ADNAN OKTAR: Çok şıksın. MaşaAllah. “Hanginizin daha güzel davranışta bulunduğunu deneyelim” diye diyor Allah. Yani deneme derken Allah da bizim ne yapacağımızı bilir. Bize bizi gösteriyor. Yani ne olduğumuzu görüyoruz. Çünkü mesela bak ben sizin güzel ahlakınızı görüyorum. Sizi daha çok seviyorum. Sizi tanımasam sevemem. Hep detaylarla insan seviyor. Mesela karakteriniz, dürüstlüğünüz, yalan söylememeniz, temizliğiniz, şefkatiniz, insancıl olmanız, olgun olmanız sürekli beynimizde bilgi olarak birikiyor. Her bilgiye ayrı bir muhabbet oluşuyor. Her bilgiye ayrı bir muhabbet oluşuyor. Onun sonucunda canı gönülden sever hale geliyoruz. Yoksa bir tutam saça, etten oluşmuş bir çift burna, etten oluşmuş bir çift göze bir sevgi olmaz. Yani manevi birçok unsur bir araya geldiği için çok seviyoruz. Bir de ısrarlı olunca bu, mesela ısrarlı sadakat ve sevgi, saygı, güzel ahlak görünce sevgi katlanıyor. Mesela 2, 4, 8, 16 devam ediyor. Müthiş bir tırmanış gösteriyor zamanla orantılı olarak.

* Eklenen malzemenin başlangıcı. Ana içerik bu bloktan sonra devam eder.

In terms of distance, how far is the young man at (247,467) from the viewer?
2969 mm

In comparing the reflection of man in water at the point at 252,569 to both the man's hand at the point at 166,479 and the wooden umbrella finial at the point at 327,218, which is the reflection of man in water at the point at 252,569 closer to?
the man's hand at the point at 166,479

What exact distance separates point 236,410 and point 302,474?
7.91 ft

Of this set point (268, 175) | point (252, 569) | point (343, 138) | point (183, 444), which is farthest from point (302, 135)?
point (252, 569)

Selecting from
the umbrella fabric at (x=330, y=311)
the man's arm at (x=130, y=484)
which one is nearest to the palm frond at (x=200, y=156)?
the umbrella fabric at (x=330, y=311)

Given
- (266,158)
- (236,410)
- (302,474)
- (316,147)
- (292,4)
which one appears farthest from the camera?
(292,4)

“Biz gerçekten yeryüzü üzerinde olanları kupkuru çorak bir toprak yapabiliriz”. Şimdi bakın, ebcedine bakın hayret edecek bir şey. Tam 1545 tarihini veriyor. MaşaAllah. Bediüzzaman'ın kıyametin kopuş talimi olarak verdiği tarih. MaşaAllah. Net 1545. Bak “biz gerçekten yeryüzü üzerinde olanları kupkuru çorap bir toprak yapabiliriz”. Bu kıyamette oluyor zaten. “Sen yoksa Kehf ve Rakim ehline bizim şaşılacak ayetlerimizden mi sandın?” İki grup genç gibi görünüyor bu Kehf ve Rakim. Yani Kehf zaten öyle de Rakimi de ben ikinci bir gençlik grubu olduğunu düşünüyorum. Yani biri Mehdi'nin biri İsa Aleyhisselam'ın talebelerine işaret ediyor Allah-u alem.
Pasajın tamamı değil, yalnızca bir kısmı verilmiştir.